§ Task to complete
For the listing below, print exactly the lines from the line with "site 832, 2011-11-05" to the line with "California, site p800hf09164169, 3-frame", both included, and nothing beyond them.

§ Data extracts
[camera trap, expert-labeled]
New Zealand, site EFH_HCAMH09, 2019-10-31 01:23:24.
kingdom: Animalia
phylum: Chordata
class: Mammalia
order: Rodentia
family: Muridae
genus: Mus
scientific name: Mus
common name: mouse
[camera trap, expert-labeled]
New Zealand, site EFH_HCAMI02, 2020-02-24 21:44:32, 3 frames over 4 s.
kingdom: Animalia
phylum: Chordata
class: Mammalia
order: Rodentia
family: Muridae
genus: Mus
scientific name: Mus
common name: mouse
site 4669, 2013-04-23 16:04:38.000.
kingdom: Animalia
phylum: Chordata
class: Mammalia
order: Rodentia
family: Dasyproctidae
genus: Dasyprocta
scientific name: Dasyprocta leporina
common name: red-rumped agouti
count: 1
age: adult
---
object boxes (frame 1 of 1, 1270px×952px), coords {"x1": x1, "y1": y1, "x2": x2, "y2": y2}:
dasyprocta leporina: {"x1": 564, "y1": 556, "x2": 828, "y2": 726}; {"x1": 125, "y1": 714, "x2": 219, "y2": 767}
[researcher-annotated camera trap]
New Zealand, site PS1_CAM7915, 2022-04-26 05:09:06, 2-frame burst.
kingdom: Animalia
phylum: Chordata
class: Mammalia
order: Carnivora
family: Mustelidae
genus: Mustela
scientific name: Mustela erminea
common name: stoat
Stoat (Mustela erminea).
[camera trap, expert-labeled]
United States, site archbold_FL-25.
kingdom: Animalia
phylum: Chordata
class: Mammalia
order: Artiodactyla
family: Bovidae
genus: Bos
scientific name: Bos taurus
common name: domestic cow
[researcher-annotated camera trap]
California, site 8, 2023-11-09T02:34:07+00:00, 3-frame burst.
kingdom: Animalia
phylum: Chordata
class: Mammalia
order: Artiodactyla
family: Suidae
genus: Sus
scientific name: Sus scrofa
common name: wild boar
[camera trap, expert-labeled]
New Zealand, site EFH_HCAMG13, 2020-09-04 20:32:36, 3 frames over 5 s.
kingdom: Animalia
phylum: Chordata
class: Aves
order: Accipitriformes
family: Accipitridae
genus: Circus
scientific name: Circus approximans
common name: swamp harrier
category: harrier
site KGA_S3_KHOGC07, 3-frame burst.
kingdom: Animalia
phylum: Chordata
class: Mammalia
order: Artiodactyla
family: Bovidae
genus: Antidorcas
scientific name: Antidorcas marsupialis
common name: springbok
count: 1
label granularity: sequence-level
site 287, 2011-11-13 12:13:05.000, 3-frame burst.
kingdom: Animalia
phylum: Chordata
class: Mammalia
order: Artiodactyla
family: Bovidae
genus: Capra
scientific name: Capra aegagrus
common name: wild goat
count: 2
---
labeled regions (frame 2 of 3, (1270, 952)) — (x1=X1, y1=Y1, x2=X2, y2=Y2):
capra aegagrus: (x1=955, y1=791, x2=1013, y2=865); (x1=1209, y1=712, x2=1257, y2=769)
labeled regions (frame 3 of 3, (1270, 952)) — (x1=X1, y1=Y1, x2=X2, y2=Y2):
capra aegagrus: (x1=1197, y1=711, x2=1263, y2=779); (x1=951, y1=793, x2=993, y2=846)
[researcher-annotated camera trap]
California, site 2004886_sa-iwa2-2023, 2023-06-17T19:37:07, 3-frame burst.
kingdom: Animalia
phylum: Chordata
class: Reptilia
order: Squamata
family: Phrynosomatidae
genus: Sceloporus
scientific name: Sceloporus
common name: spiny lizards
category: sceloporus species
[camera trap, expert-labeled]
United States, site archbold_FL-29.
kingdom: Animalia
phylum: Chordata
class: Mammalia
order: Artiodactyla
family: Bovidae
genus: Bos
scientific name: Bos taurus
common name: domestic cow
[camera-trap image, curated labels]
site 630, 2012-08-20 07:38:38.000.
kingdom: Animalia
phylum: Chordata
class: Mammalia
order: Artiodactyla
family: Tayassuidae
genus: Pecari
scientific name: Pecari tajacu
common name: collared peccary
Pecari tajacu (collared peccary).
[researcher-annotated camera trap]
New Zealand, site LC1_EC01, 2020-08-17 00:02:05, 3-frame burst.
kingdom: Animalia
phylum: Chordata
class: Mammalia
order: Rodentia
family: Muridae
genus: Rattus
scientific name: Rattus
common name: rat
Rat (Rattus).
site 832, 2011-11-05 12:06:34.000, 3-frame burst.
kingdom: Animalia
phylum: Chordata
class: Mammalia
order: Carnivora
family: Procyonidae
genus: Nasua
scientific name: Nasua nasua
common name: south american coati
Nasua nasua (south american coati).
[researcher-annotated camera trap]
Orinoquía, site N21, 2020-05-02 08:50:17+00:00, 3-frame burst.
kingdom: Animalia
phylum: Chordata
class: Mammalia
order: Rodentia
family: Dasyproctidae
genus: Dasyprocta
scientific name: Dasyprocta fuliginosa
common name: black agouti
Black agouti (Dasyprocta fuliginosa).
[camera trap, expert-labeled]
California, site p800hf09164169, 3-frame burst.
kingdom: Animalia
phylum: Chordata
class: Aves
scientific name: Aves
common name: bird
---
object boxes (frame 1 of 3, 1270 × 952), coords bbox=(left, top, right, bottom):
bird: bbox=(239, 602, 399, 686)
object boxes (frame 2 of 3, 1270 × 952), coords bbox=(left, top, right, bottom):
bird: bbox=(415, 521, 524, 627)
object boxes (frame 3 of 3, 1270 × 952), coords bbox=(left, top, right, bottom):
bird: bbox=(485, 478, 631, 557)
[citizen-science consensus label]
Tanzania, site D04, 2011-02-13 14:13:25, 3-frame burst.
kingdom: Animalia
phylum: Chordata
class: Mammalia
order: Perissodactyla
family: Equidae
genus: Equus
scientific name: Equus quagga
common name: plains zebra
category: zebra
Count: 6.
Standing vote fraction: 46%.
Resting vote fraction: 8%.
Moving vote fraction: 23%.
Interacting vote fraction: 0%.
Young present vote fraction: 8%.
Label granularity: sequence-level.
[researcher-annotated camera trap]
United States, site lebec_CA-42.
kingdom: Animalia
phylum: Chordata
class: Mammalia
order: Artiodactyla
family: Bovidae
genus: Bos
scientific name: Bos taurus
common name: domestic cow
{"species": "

§ Output of the exercise
site 832, 2011-11-05 12:06:34.000, 3-frame burst.
kingdom: Animalia
phylum: Chordata
class: Mammalia
order: Carnivora
family: Procyonidae
genus: Nasua
scientific name: Nasua nasua
common name: south american coati
Nasua nasua (south american coati).
[researcher-annotated camera trap]
Orinoquía, site N21, 2020-05-02 08:50:17+00:00, 3-frame burst.
kingdom: Animalia
phylum: Chordata
class: Mammalia
order: Rodentia
family: Dasyproctidae
genus: Dasyprocta
scientific name: Dasyprocta fuliginosa
common name: black agouti
Black agouti (Dasyprocta fuliginosa).
[camera trap, expert-labeled]
California, site p800hf09164169, 3-frame burst.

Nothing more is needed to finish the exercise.